Bringing Telepresence to Every Desk

Abstract

In this paper, we work to bring telepresence to every desktop. Unlike commercial systems, personal 3D video conferencing systems must render high-quality videos while remaining financially and computationally viable for the average consumer. To this end, we introduce a capturing and rendering system that only requires 4 consumer-grade RGBD cameras and synthesizes high-quality free-viewpoint videos of users as well as their environments.

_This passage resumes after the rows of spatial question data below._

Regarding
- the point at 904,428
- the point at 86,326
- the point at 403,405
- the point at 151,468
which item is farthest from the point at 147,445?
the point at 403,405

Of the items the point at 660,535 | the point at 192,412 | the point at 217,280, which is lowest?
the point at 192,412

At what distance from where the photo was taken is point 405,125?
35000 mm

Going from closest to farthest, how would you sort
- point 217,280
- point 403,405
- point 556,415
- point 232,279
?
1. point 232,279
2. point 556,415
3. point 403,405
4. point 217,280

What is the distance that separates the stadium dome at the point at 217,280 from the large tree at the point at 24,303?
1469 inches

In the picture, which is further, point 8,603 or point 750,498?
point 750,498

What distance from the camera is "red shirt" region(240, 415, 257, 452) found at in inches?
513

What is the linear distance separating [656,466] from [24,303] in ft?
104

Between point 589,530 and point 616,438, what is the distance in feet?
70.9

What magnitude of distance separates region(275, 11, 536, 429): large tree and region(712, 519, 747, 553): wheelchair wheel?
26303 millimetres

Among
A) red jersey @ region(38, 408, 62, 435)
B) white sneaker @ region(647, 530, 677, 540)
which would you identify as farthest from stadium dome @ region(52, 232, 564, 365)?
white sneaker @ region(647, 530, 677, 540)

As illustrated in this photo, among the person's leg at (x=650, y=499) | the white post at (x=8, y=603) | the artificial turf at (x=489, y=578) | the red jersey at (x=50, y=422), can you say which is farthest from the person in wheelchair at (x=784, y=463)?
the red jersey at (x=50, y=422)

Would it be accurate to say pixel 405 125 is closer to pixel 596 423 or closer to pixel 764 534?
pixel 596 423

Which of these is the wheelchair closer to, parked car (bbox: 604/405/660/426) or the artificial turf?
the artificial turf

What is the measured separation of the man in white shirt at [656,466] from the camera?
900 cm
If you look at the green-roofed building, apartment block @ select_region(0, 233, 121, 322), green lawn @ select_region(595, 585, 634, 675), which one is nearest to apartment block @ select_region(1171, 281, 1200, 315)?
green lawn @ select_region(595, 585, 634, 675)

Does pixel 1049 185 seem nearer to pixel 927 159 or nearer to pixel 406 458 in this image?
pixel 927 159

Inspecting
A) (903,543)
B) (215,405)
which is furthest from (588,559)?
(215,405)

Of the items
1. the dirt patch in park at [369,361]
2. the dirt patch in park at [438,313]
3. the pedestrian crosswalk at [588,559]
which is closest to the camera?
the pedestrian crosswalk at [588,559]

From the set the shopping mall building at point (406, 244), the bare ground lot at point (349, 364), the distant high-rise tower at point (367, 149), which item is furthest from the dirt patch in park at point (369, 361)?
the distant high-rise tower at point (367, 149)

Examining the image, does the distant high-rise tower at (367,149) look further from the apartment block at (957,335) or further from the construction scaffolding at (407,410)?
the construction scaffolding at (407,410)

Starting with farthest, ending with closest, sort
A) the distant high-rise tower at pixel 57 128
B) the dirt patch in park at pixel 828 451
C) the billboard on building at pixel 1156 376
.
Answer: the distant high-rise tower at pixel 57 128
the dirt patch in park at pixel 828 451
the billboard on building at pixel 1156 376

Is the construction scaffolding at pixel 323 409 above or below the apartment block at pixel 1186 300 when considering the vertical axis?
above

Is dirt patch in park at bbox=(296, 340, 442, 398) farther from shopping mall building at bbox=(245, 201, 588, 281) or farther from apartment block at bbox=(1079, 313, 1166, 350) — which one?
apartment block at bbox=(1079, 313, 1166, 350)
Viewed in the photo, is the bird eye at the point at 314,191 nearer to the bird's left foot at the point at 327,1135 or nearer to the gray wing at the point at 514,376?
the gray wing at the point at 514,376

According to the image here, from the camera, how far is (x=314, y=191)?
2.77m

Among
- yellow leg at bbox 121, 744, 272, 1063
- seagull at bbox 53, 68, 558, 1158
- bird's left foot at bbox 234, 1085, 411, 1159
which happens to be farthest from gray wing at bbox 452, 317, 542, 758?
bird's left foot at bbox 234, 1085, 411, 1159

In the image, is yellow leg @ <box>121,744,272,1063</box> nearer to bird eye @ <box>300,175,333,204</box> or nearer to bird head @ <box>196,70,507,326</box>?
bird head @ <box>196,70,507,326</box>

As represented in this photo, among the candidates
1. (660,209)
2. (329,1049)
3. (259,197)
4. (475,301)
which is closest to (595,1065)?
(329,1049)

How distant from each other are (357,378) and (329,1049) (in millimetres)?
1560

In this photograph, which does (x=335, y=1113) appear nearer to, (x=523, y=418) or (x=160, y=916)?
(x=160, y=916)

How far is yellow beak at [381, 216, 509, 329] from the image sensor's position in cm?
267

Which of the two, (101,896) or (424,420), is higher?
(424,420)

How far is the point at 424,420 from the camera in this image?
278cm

Experimental results show that our system renders high-quality free-viewpoint videos without using object templates or heavy pre-processing. While not real-time, our system is fast and does not require per-video optimizations. Moreover, our system is robust to complex hand gestures and clothing, and it can generalize to new users. This work provides a strong basis for further optimization, and it will help bring telepresence to every desk in the near future. The code and dataset will be made available.

Overview

Our system utilizes 4 RGBD cameras to render high-resolution (1280x960) free-viewpoint videos. We propose Multi-Layer Point Cloud (MPC), a new volumetric representation for RGBD inputs which enables more efficient and accurate reconstruction than conventional novel view depth sweep volumes. We further improve the stability and accuracy via a temporal renderer and Spatial Skip Connections. Please refer to the paper for more details.

Quantitative Results

Free-Viewpoint Videos Test Results

Target User (in training data), New Clothing (not in training data)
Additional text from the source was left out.